- [WRITTEN EXERCISE]
Each line from the one that contains "How far is pixel" to the end of the material must be set down exactly, and no line before it.

-------- ENTRIES SUPPLIED --------

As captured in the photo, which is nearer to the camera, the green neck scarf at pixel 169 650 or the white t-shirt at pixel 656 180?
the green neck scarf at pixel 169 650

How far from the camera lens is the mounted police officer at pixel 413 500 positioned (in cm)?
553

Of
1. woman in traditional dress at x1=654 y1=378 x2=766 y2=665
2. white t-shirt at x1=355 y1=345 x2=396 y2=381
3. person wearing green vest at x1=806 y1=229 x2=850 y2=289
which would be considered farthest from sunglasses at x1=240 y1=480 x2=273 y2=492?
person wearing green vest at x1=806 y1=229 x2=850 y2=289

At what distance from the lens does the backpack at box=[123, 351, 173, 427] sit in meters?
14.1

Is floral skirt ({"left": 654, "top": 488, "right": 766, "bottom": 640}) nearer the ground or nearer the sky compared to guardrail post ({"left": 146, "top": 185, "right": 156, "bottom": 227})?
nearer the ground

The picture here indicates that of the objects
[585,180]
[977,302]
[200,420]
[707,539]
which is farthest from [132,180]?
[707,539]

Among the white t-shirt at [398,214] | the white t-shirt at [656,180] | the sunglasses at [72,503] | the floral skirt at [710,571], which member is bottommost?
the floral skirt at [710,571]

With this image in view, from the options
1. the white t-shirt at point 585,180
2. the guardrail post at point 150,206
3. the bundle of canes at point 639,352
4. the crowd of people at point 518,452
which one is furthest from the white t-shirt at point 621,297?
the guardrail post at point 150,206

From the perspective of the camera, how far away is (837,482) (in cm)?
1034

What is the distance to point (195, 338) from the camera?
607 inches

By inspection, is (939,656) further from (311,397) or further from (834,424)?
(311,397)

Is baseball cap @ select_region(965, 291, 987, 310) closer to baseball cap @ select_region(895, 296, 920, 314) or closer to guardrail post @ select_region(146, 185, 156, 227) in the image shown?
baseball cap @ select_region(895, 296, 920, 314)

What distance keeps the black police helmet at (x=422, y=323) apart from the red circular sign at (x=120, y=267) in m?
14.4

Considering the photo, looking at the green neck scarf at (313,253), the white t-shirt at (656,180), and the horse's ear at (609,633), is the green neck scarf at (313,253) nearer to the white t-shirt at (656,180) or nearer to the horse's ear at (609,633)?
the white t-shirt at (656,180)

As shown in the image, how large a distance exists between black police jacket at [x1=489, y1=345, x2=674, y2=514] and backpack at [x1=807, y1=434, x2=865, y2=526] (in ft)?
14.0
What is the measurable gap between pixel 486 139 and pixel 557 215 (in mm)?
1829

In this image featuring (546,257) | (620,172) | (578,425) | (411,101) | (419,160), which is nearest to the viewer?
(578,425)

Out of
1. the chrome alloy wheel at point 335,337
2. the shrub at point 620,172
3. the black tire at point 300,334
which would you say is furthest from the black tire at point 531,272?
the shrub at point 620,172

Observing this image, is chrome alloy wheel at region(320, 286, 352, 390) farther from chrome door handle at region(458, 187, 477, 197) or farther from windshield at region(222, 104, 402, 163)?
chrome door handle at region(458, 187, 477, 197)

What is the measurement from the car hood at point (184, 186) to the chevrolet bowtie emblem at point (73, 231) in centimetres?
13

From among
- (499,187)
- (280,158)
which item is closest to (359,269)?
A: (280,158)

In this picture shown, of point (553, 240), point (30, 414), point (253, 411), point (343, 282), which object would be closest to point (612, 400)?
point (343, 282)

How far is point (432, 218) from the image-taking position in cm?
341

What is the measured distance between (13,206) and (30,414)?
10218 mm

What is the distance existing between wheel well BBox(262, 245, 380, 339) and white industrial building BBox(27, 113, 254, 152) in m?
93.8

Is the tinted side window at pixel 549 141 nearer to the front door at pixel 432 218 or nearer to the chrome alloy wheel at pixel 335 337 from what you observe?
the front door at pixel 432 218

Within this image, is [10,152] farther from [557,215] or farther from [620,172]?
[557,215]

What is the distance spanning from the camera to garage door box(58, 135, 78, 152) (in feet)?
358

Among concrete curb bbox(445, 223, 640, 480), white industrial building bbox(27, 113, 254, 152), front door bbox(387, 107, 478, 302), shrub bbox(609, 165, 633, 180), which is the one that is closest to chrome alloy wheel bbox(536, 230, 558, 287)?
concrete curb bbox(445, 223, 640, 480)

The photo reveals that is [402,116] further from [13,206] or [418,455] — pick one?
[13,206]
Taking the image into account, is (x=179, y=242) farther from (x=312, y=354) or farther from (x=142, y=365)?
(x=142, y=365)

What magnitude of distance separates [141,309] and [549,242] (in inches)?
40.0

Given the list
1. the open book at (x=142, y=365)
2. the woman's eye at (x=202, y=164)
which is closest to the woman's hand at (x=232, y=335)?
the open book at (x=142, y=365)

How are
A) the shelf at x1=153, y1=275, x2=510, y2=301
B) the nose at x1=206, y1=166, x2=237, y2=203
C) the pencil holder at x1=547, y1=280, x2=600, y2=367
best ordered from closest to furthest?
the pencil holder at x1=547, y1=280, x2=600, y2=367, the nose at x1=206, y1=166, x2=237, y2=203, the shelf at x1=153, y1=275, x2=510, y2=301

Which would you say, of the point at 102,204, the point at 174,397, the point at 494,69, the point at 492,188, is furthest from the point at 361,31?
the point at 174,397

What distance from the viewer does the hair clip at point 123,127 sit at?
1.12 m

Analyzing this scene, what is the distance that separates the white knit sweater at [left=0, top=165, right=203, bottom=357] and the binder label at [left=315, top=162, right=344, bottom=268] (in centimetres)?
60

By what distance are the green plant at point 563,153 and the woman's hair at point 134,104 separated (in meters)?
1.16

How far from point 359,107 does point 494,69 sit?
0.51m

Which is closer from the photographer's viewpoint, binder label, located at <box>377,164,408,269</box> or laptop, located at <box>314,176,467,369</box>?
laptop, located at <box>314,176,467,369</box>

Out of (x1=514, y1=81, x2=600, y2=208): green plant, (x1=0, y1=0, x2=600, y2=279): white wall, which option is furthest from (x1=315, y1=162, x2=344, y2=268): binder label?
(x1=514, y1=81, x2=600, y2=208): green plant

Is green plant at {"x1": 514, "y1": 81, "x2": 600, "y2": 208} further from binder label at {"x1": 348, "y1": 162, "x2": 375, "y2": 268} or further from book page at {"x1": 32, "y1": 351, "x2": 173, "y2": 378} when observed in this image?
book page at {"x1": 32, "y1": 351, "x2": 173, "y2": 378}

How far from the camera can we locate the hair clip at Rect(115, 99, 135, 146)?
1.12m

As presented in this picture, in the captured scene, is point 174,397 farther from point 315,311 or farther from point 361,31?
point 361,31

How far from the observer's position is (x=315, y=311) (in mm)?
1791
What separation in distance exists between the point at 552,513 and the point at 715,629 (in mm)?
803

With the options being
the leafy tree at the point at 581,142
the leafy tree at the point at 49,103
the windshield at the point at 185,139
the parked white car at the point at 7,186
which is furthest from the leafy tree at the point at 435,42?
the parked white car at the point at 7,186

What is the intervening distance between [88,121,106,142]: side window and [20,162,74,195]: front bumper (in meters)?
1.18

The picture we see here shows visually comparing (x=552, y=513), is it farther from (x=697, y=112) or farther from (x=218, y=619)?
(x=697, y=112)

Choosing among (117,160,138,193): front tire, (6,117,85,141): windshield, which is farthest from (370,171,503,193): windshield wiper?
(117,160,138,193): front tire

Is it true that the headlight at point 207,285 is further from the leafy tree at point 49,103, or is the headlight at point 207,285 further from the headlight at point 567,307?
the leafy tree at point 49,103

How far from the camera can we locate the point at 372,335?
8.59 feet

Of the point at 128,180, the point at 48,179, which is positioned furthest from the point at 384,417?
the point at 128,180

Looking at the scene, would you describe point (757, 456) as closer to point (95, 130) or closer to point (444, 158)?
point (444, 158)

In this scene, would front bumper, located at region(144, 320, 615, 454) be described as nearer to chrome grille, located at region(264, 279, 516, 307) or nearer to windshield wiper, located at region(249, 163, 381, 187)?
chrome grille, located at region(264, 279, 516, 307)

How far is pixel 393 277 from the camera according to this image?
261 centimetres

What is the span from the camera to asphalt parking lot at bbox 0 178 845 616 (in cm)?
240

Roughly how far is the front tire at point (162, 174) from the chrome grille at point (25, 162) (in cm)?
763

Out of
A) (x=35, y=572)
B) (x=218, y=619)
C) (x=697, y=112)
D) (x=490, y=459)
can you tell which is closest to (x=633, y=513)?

--------

- [RESPONSE TO THE TASK]
How far is pixel 393 277 from the camera according to this image?
261 centimetres

What is the span from the camera to asphalt parking lot at bbox 0 178 845 616 (in cm)?
240

Roughly how far is the front tire at point (162, 174) from the chrome grille at point (25, 162) (in cm)?
763

Out of
A) (x=35, y=572)
B) (x=218, y=619)
C) (x=697, y=112)
D) (x=490, y=459)
can you tell which is closest to (x=633, y=513)?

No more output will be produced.